Let $G$ be a graph on $n$ vertices. For $i\in \{0,1\}$ and a connected graph $G$, a spanning forest $F$ of $G$ is called an $i$-perfect forest if every tree in $F$ is an induced subgraph of $G$ and exactly $i$ vertices of $F$ have even degree (including zero). An $i$-perfect forest of $G$ is proper if it has no vertices of degree zero. Scott (2001) showed that every connected graph with even number of vertices contains a 0-perfect forest. A short proof of Scott's theorem using basic linear algebra was obtained by Gutin (2016) and two short graph-theoretical proofs were given by Caro et al. (2017). Intuitively it is clear that a 0-perfect forest can provide a useful structure in a graph and, in particular, this notion was used by Sharan and Wigderson (1996) to prove that the perfect matching problem for bipartite cubic graphs belongs to the complexity class NC.

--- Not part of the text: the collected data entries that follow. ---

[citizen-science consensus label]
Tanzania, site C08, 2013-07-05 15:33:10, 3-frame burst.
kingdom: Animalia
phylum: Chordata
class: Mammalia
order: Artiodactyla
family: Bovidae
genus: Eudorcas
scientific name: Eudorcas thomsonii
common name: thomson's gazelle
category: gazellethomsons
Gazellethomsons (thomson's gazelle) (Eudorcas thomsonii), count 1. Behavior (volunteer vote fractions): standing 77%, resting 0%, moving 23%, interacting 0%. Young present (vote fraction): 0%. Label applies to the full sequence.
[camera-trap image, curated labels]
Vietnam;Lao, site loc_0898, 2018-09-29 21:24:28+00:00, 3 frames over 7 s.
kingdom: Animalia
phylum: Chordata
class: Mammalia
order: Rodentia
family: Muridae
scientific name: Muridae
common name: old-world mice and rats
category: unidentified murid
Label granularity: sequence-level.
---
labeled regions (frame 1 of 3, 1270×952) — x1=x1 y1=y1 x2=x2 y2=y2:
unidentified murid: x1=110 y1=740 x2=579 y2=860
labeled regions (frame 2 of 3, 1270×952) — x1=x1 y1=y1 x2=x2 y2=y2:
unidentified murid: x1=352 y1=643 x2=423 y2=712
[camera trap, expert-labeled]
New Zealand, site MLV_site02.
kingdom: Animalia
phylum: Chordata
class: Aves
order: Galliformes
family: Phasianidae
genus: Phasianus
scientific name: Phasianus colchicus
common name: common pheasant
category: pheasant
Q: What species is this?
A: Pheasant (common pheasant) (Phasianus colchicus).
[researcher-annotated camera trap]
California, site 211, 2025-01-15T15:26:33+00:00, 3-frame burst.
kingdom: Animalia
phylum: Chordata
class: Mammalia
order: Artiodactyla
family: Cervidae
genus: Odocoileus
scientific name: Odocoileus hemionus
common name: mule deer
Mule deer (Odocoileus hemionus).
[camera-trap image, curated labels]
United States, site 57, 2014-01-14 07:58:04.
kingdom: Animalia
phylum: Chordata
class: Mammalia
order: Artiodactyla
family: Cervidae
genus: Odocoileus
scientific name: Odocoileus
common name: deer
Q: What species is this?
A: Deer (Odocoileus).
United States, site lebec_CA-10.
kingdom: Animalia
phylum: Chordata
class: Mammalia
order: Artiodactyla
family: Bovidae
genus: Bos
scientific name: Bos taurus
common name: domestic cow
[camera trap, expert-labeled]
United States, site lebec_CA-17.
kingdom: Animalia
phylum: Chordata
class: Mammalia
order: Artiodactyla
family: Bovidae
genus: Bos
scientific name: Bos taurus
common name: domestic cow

In my talk, I'll present the linear-algebraic proof and give an overview of the following recent results obtained together with Anders Yeo.
We proved that one can find a 0-perfect forest with minimum number of edges in polynomial time, but it is NP-hard to obtain a 0-perfect forest with maximum number of edges. Moreover, we showed that to decide whether $G$ has a 0-perfect forest with at least $n/2+k$ edges, where $k$ is the parameter, is W[1]-hard. We also proved that for a prescribed edge $e$ of $G$, it is NP-hard to obtain a 0-perfect forest containing $e$, but one can decide if there exists a 0-perfect forest not containing $e$ in polynomial time. It is easy to see that every connected graph with odd number of vertices has a 1-perfect forest. It is not the case for proper 1-perfect forests. We gave a characterization of when a connected graph has a proper 1-perfect forest.